布隆过滤器特点:
1.过滤器校验值存在,结果不一定存在;
2.过滤器校验值不存在,结果一定不存在;
布隆过滤器的数据结构是bit类型的map,值通过计算hash值,获取bit数组中对应的下标,hash值和bit数组下标之间有映射关系。通过hash值与bit数组的映射关系,来判断校验对象是否存在于过滤器中;
通俗来讲,
布隆过滤器放入数据相当于在纸上画一条线,布隆过滤器校验数据相当于拿一条线在纸上比对是否有重合;当所画线条足够多的情况下,比对线条时重合点也会足够多,点多成线。

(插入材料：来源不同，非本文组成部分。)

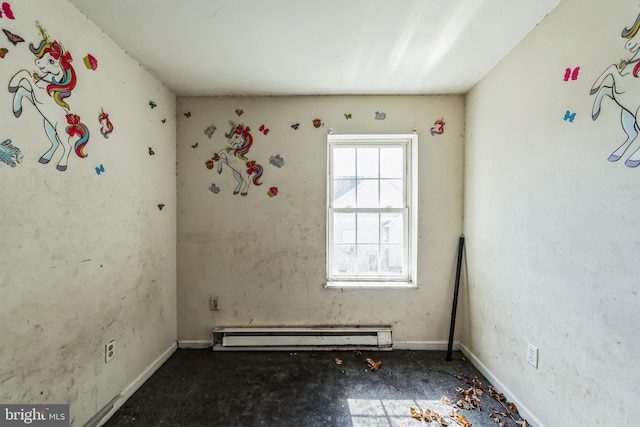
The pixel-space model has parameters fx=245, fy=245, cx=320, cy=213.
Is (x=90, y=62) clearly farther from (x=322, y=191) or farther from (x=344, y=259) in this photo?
(x=344, y=259)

所以过滤器校验值存在,结果可能会不准;过滤器校验值不存在的,结果一定是不存在。
布隆过滤器工具类
public class BloomFilterHelper<T> {
/** hash函数执行次数 */
private int numHashFunctions;
/** bitSize 数组大小 */
private int bitSize;
private Funnel<T> funnel;
public BloomFilterHelper(Funnel<T> funnel, int expectedInsertions, double fpp) {
Preconditions.checkArgument(funnel != null, "funnel不能为空");
this.funnel = funnel;
bitSize = optimalNumOfBits(expectedInsertions, fpp);
numHashFunctions = optimalNumOfHashFunctions(expectedInsertions, bitSize);
}
/**
* hash计算
* 计算多次hash对应的下标
* */
public int[] hashOffset(T value) {
int[] offset = new int[numHashFunctions];
long hash64 = Hashing.murmur3_128().hashObject(value, funnel).asLong();
int hash1 = (int) hash64;
int hash2 = (int) (hash64 >>> 32);
for (int i = 1; i <= numHashFunctions; i++) {
int nextHash = hash1 + i * hash2;
if (nextHash < 0) {
nextHash = ~nextHash;
}
offset[i - 1] = nextHash % bitSize;
}
return offset;
}
/**
* 计算最佳的bit数组长度
* insertions 需要插入的数据总数
* errorRatio 误判率
*/
private int optimalNumOfBits(long insertions, double errorRatio) {
if (errorRatio == 0) {
errorRatio = Double.MIN_VALUE;
}
return (int) (-insertions * Math.log(errorRatio) / (Math.log(2) * Math.log(2)));
}
/**
* 计算hash方法执行次数
*/
private int optimalNumOfHashFunctions(long n, long m) {
return Math.max(1, (int) Math.round((double) m / n * Math.log(2)));
}
}
public class BloomfilterService {
@Autowired
private RedisTemplate redisTemplate;
/**
* 根据给定的布隆过滤器添加值
*/
public <T> void addByBloomFilter(BloomFilterHelper<T> bloomFilterHelper, String key, T value) {
Preconditions.checkArgument(bloomFilterHelper != null, "bloomFilterHelper不能为空");
int[] offset = bloomFilterHelper.hashOffset(value);
for (int i : offset) {
redisTemplate.opsForValue().setBit(key, i, true);
}
long expire = redisTemplate.opsForValue().getOperations().getExpire(key);//此方法返回单位为秒过期时长
//设置过期时间
if (expire == -1 ){
redisTemplate.expire(key,1, TimeUnit.HOURS);
}
}
/**
* 根据给定的布隆过滤器判断值是否存在
*/
public <T> boolean includeByBloomFilter(BloomFilterHelper<T> bloomFilterHelper, String key, T value) {
Preconditions.checkArgument(bloomFilterHelper != null, "bloomFilterHelper不能为空");
int[] offset = bloomFilterHelper.hashOffset(value);
for (int i : offset) {
if (!redisTemplate.opsForValue().getBit(key, i)) {
return false;
}
}
return true;
}
}
public class BloomModel {
private String key;
private String value;
}
使用测试
@Autowired
private BloomfilterService bloomfilterService;
private final BloomFilterHelper<BloomModel> modelBloomFilterHelper = new BloomFilterHelper<>((Funnel<BloomModel>)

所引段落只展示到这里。